Judging by the news about Fannie and Freddie, the helicopter drops of money that are sure to follow from the Fed won’t be the kind in which dollars float to the ground, buoyed by air on the way down.  No, these helicopter drops will require huge, tightly-bound bundles of bills, in which folks are sure to get whacked on the noggin.

Alarmed by the growing financial stress at the nation’s two largest mortgage finance companies, senior Bush administration officials are considering a plan to have the government take over one or both of the companies and place them in a conservatorship if their problems worsen, people briefed about the plan said on Thursday.

A “conservatorship.”  That term has a specific definition, but I suspect to most people reading the article, the word conveys a cachet of responsibility — like something blue-bloods might do for their grandchildren — that serves the purposes of Team Bush and the Fed very nicely.

Under a conservatorship, the shares of Fannie and Freddie would be worth little or nothing, and any losses on mortgages they own or guarantee — which could be staggering — would be paid by taxpayers.

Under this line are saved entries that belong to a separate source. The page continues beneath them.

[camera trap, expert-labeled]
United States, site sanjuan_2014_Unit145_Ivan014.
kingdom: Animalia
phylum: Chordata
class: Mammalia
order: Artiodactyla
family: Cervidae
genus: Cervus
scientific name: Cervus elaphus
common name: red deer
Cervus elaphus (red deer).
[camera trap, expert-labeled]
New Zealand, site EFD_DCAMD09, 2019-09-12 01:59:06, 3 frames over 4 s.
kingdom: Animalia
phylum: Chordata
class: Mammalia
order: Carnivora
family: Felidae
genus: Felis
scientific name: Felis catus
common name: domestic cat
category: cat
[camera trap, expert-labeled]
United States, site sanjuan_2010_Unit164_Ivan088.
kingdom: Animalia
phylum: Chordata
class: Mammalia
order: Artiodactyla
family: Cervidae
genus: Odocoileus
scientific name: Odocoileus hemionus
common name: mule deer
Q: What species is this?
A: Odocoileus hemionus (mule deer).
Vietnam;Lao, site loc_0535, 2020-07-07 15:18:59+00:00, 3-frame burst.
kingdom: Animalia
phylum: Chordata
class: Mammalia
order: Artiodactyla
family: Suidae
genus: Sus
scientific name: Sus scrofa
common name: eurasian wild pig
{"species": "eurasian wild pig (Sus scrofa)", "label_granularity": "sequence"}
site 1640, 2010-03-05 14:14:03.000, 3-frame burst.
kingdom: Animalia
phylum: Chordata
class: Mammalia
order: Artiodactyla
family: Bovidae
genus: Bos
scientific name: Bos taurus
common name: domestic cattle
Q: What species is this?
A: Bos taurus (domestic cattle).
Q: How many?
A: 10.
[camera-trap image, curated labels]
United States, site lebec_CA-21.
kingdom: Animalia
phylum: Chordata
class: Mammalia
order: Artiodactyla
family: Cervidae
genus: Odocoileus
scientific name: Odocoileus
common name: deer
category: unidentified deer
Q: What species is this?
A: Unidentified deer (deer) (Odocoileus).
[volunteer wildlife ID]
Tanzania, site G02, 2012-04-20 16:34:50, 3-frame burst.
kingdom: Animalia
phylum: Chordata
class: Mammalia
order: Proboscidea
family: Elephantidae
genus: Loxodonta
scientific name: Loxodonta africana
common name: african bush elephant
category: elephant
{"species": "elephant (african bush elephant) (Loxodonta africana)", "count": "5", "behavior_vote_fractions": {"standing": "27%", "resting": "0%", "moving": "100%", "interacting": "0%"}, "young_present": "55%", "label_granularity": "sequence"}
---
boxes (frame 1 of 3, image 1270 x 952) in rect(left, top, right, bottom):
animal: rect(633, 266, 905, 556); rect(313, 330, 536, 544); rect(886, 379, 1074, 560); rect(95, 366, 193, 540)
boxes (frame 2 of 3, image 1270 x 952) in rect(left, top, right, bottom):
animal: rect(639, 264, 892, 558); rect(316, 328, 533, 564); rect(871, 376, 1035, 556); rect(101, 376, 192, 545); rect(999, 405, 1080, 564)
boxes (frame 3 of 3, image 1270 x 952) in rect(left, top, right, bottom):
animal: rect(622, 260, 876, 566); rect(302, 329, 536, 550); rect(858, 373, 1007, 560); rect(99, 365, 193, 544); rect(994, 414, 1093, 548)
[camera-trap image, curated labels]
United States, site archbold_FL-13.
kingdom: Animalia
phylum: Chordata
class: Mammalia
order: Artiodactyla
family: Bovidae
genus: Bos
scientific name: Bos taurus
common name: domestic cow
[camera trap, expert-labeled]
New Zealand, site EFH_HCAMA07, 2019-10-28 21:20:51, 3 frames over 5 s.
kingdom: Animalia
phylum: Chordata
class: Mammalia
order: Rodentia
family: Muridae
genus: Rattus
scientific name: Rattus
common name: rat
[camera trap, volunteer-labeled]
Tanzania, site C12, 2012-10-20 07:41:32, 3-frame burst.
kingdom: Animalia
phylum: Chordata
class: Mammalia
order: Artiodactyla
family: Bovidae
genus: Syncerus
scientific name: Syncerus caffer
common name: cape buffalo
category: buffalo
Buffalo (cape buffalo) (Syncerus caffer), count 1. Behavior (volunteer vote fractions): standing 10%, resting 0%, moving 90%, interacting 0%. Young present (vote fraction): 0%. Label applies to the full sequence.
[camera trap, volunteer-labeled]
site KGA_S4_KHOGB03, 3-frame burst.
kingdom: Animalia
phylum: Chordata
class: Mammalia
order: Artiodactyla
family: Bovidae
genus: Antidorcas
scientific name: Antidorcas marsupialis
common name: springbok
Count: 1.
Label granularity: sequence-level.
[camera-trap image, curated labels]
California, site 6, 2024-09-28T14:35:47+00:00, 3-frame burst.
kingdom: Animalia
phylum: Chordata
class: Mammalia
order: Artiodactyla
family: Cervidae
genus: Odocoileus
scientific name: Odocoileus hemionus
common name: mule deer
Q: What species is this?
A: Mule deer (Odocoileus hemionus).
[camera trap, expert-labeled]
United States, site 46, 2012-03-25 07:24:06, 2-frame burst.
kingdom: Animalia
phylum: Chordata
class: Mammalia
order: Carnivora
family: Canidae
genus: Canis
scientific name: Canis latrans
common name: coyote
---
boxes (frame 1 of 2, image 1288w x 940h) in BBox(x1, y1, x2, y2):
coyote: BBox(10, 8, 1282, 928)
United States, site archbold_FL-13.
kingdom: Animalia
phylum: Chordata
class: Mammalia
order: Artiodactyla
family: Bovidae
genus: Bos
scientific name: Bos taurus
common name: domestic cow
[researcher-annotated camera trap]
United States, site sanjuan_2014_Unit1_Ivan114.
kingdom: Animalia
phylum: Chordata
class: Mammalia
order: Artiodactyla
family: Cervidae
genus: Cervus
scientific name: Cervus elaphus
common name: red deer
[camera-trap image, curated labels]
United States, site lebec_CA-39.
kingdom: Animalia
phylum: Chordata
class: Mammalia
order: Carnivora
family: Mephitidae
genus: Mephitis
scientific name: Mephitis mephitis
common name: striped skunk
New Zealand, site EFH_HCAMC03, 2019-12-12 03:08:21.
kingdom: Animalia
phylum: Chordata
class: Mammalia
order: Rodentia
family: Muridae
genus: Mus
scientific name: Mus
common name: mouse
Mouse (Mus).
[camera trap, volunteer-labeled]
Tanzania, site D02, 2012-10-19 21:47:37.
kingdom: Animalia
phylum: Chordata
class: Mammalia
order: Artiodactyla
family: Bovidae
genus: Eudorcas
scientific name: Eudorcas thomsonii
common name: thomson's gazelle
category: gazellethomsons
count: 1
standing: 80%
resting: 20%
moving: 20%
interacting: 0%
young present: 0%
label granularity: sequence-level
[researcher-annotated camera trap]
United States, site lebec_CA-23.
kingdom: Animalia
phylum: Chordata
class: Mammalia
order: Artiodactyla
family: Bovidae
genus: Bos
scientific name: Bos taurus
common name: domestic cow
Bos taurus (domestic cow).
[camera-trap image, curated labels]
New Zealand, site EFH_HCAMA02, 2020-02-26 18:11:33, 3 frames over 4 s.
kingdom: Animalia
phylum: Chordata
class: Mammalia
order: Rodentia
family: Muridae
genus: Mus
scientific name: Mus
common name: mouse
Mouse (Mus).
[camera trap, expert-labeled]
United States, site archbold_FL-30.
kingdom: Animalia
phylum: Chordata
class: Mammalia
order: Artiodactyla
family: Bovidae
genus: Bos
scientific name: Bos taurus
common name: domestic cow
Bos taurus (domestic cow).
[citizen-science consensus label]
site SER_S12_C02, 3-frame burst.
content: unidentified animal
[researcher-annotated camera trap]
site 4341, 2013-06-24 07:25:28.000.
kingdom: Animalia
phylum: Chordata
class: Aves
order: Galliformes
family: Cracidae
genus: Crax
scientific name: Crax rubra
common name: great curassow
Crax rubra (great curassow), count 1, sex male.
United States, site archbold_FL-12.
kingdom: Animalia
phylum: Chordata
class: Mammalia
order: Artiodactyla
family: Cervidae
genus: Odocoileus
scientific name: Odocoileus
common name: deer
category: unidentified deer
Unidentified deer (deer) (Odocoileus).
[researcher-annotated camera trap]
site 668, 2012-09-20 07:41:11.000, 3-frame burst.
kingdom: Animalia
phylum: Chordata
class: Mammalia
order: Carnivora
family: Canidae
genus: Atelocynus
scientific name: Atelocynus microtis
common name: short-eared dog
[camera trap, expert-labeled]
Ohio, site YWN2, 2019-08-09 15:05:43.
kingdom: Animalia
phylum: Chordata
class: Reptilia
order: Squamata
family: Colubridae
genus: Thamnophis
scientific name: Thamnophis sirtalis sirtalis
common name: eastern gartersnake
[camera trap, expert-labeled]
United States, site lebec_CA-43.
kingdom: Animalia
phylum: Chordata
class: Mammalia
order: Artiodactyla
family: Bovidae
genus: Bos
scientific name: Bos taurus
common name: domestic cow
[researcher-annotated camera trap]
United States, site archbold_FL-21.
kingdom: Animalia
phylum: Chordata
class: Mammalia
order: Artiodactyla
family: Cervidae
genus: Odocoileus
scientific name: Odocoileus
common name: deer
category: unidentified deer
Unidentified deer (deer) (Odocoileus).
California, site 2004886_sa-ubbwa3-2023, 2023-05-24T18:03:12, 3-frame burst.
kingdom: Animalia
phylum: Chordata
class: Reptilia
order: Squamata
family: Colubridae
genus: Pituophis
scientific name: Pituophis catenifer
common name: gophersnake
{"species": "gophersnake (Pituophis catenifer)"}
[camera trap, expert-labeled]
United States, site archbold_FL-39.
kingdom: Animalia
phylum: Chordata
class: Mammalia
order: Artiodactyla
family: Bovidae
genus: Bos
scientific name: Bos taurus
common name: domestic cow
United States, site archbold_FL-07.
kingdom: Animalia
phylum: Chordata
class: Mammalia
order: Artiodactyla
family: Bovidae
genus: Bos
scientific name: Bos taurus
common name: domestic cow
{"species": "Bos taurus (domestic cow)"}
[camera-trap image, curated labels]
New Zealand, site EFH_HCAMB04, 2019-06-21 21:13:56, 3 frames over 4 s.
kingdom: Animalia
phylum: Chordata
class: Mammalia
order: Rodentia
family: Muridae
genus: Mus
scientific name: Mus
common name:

“Conservatorship” sounds so much nicer than “backdoor bailout.”  But in fact, we’re looking at Bear Stearns redux — the shareholders can hang, but the creditors recoup every penny.  (As do the executives who drove the joint into the ground, natch.)

I’m not too sure that “taxpayers” would foot the bill in the way the article implies, though.  Wouldn’t that, too, sort of work like JPMorgan’s takeover of Bear Stearns, in which the Fed assumes most of the liability for whatever might go wrong, and when it does go wrong, it’ll just print money to make up the difference?

The government officials said that the administration had also considered calling for legislation that would offer an explicit government guarantee on the $5 trillion of debt owned or guaranteed by the companies. But that is a far less attractive option, they said, because it would effectively double the size of the public debt.

Hey, no sense putting it on the books if you don’t have to.  The conservatorship can be the government’s own version of a special purpose vehicle.

The officials involved in the discussions stressed that no action by the administration was imminent, and that Fannie and Freddie are not considered to be in a crisis situation. But in recent days, enough concern has built among senior government officials over the health of the giant mortgage finance companies for them to hold a series of meetings and conference calls to discuss contingency plans.

I take this to mean the Plunge Protection Team has met several times already this week because it is, in fact, a “crisis situation.”

As I write, gold has shot up to highs unseen since April.  The news wires attribute it to oil hitting a record and more saber-rattling between Tehran and Washington/Tel Aviv.  But the smart money knows that with Fannie and Freddie near collapse, the bales of cash dropping from the helicopters are about to land with the force of a boulder.  Gold $2000, anyone?